Jest to jedna z kilku książek, których premiery miały miejsce w 2020, a ja nie zdążyłam już po nie sięgnąć, chociaż bardzo chciałam. Gdyby doba była dłuższa….
Działo się tu wiele, wiele złego… Dobro też gościło. Próbowało przebić się swym wątłym cieniem z zakamarków nicości. I nie, nie dopatrzycie się tu niczego więcej prócz lęku. Dobro tym razem wzięło sobie wolne co zaowocowało swoistym nokautem zła nad nim….
Robert jest taksówkarzem prowadzącym dość zwykłe i nudne życie u boku pięknej żony i dwóch córek, boryka się jednak z problemem atakujących go z wielkim natężeniem migren. Wszystko zacznie się komplikować i napawać bohatera panicznym strachem gdy ów dolegliwość się nasili, a On sam zacznie być atakowany dziwnymi wizjami ściśle związanymi z tytułową windą…

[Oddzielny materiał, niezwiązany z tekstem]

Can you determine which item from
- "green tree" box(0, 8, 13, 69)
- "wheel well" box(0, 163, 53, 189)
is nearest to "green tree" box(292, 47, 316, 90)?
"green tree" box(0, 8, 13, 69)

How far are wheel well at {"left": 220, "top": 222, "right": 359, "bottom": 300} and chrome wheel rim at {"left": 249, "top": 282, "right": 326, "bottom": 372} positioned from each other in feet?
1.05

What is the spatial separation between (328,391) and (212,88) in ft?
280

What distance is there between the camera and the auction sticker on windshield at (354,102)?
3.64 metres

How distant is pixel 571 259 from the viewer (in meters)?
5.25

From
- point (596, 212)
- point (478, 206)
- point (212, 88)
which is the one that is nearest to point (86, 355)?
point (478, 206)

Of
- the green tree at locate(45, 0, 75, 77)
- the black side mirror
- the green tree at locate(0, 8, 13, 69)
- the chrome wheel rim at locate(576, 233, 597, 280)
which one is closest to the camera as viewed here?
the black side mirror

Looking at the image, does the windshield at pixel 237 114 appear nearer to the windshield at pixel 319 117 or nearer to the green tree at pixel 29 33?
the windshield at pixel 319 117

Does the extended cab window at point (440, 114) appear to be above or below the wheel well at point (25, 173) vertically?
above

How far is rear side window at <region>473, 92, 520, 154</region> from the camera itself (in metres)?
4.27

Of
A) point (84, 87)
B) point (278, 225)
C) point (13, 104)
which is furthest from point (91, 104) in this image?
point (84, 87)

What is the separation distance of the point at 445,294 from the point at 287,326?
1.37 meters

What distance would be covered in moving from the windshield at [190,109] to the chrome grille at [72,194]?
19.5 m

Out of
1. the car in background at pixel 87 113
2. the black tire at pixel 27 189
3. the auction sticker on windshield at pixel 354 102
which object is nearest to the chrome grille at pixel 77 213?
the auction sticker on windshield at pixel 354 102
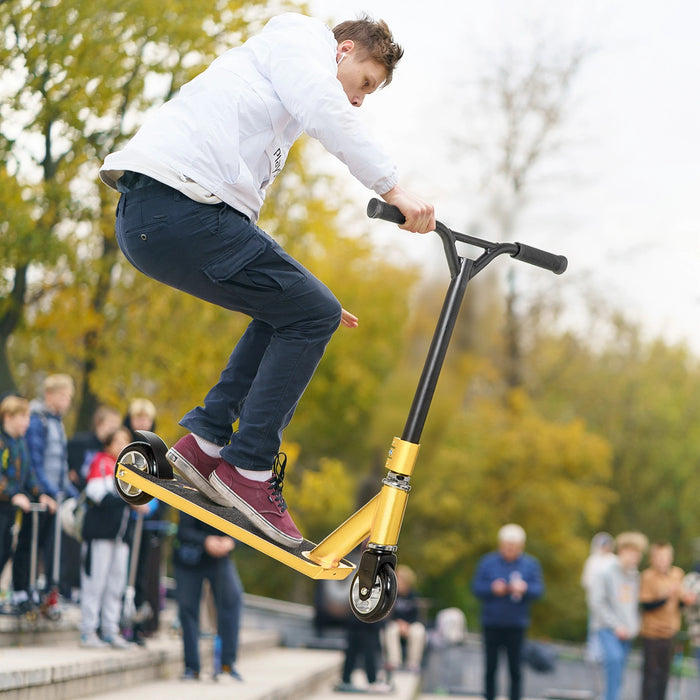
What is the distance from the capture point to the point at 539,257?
152 inches

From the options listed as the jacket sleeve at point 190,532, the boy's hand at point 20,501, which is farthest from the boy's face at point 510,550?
the boy's hand at point 20,501

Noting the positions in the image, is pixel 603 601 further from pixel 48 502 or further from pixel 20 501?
pixel 20 501

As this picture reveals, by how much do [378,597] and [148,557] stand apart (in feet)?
19.3

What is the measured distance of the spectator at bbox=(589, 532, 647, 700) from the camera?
10.8m

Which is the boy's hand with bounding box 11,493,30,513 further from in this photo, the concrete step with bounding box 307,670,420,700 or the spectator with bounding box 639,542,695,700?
the spectator with bounding box 639,542,695,700

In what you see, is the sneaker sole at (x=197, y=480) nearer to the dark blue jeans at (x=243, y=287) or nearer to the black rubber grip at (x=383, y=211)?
the dark blue jeans at (x=243, y=287)

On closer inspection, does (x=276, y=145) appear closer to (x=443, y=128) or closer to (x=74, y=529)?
(x=74, y=529)

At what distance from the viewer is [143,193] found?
3.49 meters

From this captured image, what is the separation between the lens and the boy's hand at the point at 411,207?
11.0 ft

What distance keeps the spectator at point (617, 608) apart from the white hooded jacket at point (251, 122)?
27.5 feet

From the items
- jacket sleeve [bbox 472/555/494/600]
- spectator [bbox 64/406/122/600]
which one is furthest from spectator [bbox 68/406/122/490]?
jacket sleeve [bbox 472/555/494/600]

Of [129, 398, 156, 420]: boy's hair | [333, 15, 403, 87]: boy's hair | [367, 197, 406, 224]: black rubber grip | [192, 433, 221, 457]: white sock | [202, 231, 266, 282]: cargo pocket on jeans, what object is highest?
[333, 15, 403, 87]: boy's hair

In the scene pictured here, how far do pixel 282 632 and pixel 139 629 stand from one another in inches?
381

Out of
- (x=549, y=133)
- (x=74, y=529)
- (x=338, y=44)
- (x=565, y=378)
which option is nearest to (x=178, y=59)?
(x=74, y=529)
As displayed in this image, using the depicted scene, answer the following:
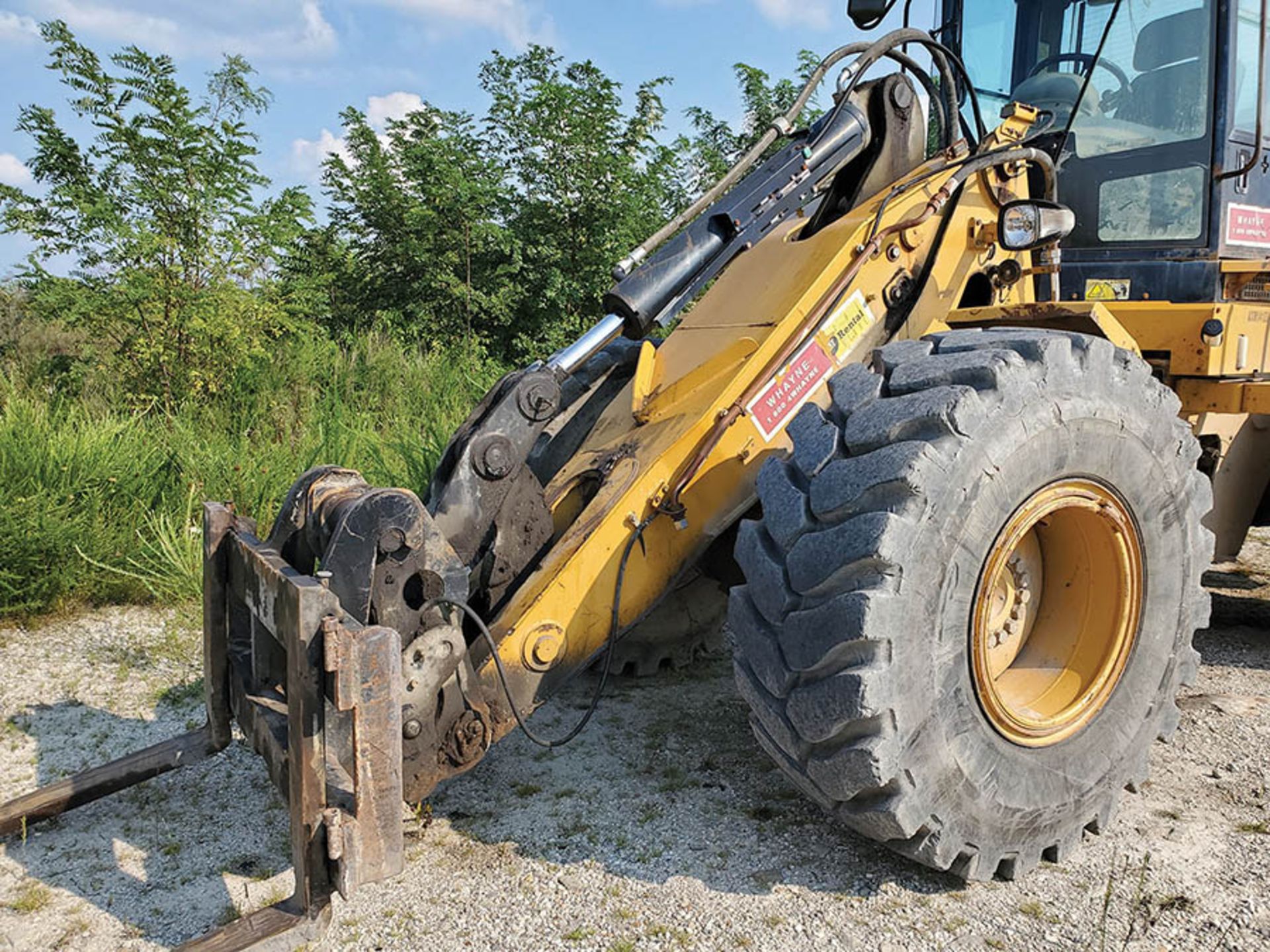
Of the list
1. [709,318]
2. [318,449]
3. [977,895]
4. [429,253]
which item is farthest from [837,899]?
[429,253]

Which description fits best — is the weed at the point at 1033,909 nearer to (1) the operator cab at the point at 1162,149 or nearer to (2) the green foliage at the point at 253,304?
(1) the operator cab at the point at 1162,149

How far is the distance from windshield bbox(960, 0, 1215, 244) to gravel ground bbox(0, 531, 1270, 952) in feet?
6.46

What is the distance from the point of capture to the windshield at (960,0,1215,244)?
13.2ft

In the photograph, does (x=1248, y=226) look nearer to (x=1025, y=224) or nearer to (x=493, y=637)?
(x=1025, y=224)

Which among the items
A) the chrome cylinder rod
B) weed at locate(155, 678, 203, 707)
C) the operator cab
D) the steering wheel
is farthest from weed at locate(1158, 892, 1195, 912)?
weed at locate(155, 678, 203, 707)

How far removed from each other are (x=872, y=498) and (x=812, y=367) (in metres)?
0.86

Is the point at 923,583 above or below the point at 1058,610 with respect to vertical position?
above

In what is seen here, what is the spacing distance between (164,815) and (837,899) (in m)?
2.13

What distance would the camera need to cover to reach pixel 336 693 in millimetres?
2416

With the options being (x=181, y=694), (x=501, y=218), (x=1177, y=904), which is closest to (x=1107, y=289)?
(x=1177, y=904)

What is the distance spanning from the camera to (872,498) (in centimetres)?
260

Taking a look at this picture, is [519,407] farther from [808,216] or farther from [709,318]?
[808,216]

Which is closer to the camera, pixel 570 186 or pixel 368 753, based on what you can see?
pixel 368 753

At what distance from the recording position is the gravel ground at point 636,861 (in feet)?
8.75
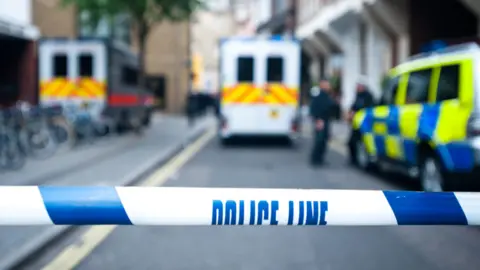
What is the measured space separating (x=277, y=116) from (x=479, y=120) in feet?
33.2

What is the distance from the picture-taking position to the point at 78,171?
11.6 metres

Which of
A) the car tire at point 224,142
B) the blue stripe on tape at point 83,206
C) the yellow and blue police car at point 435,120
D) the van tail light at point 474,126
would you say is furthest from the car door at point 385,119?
the car tire at point 224,142

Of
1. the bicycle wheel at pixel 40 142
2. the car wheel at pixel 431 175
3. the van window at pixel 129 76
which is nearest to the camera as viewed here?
the car wheel at pixel 431 175

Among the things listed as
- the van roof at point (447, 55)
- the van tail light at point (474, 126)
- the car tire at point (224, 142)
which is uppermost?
the van roof at point (447, 55)

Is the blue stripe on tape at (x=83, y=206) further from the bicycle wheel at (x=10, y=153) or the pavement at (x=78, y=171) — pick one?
the bicycle wheel at (x=10, y=153)

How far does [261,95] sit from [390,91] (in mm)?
7180

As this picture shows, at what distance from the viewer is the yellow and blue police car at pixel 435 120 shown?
7402 millimetres

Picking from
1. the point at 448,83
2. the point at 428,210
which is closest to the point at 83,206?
the point at 428,210

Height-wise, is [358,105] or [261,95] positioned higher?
[261,95]

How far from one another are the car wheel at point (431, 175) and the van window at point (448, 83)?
78cm

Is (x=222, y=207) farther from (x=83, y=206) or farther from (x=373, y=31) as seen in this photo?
(x=373, y=31)

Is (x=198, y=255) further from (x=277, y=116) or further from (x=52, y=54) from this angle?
(x=52, y=54)

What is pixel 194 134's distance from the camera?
879 inches

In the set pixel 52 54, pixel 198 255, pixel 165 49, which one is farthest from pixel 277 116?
pixel 165 49
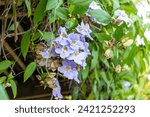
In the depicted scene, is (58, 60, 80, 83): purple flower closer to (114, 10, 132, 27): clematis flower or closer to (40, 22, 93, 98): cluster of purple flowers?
(40, 22, 93, 98): cluster of purple flowers

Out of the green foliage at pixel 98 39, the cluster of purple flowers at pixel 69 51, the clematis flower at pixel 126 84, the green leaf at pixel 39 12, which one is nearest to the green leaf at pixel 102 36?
the green foliage at pixel 98 39

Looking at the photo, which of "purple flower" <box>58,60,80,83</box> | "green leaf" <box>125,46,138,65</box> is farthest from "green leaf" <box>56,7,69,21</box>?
"green leaf" <box>125,46,138,65</box>

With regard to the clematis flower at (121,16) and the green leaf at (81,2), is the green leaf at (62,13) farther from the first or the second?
the clematis flower at (121,16)

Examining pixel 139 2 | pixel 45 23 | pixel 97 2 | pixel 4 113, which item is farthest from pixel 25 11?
pixel 139 2

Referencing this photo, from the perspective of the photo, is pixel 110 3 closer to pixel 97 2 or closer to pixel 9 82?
pixel 97 2

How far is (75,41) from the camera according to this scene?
875mm

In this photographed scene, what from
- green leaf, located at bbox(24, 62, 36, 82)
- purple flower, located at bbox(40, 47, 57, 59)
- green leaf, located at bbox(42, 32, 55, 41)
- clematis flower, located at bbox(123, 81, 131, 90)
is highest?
green leaf, located at bbox(42, 32, 55, 41)

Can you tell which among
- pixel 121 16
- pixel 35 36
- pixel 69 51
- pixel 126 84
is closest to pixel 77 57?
pixel 69 51

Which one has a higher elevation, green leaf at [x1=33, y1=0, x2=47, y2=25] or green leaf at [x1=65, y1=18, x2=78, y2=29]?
green leaf at [x1=33, y1=0, x2=47, y2=25]

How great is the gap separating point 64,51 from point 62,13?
0.33ft

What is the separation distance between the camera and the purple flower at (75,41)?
0.87 m

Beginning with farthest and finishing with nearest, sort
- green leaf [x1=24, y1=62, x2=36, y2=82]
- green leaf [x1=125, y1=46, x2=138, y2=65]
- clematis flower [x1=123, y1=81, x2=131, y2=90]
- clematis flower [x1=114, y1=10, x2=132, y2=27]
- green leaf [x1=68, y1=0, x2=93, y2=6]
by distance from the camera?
clematis flower [x1=123, y1=81, x2=131, y2=90] → green leaf [x1=125, y1=46, x2=138, y2=65] → clematis flower [x1=114, y1=10, x2=132, y2=27] → green leaf [x1=24, y1=62, x2=36, y2=82] → green leaf [x1=68, y1=0, x2=93, y2=6]

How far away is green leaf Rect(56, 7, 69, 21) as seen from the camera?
2.87 feet

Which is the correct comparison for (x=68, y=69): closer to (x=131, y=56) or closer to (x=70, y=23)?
(x=70, y=23)
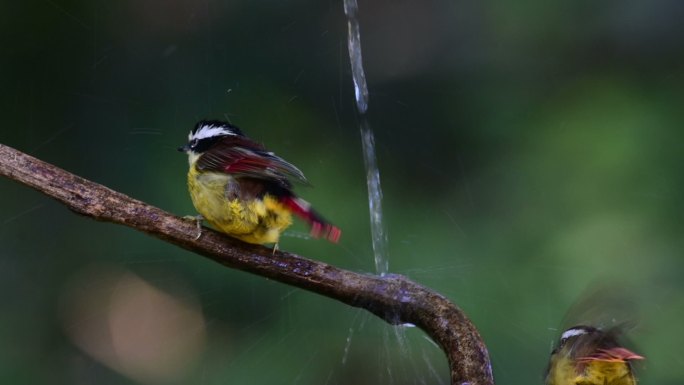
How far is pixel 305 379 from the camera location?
13.6 feet

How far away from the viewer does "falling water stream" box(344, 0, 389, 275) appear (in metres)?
4.21

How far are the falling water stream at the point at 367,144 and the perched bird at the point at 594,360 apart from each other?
4.64ft

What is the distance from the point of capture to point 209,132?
310cm

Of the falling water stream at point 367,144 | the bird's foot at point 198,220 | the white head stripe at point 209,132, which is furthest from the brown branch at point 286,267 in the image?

Tomasz Sablik stworzył wciągającą i pozbawiającą tchu historię opartą o życie zwykłego człowieka z problemami. Trudno było się od niej oderwać. Przeczytana przeze mnie, w niespełna 48 godzin, powieść sprawi, że lęki Roberta staną się waszymi. Mroczny i brutalny horror pochłonie Was do reszty, aż sami nie zdołacie odróżnić fikcji od rzeczywistości. Będziecie trwać w całkowitym zawieszeniu między koszmarem, a jawą. I nic nie zdoła wyrwać Was z tego letargu. To jedna z tych książek, która spowoduje iż sami zastanowicie się nad swoimi niepokojami, ale możecie również nabawić się nowych. Ja w każdym razie zastanowię się dwa razy zanim znowu wsiądę do windy….
Nie pozostaje mi nic innego jak gorąco polecić ten mistrzowski tytuł, nie tylko fanom grozy, ale i każdemu kto chciałby zacząć przygodę z tym gatunkiem! Wielkie uznanie należy się także Wydawnictwu Vesper za kolejne fantastyczne wydanie książki, koniecznie musicie zobaczyć ilustracje, które rewelacyjnie uzupełniają fabułę!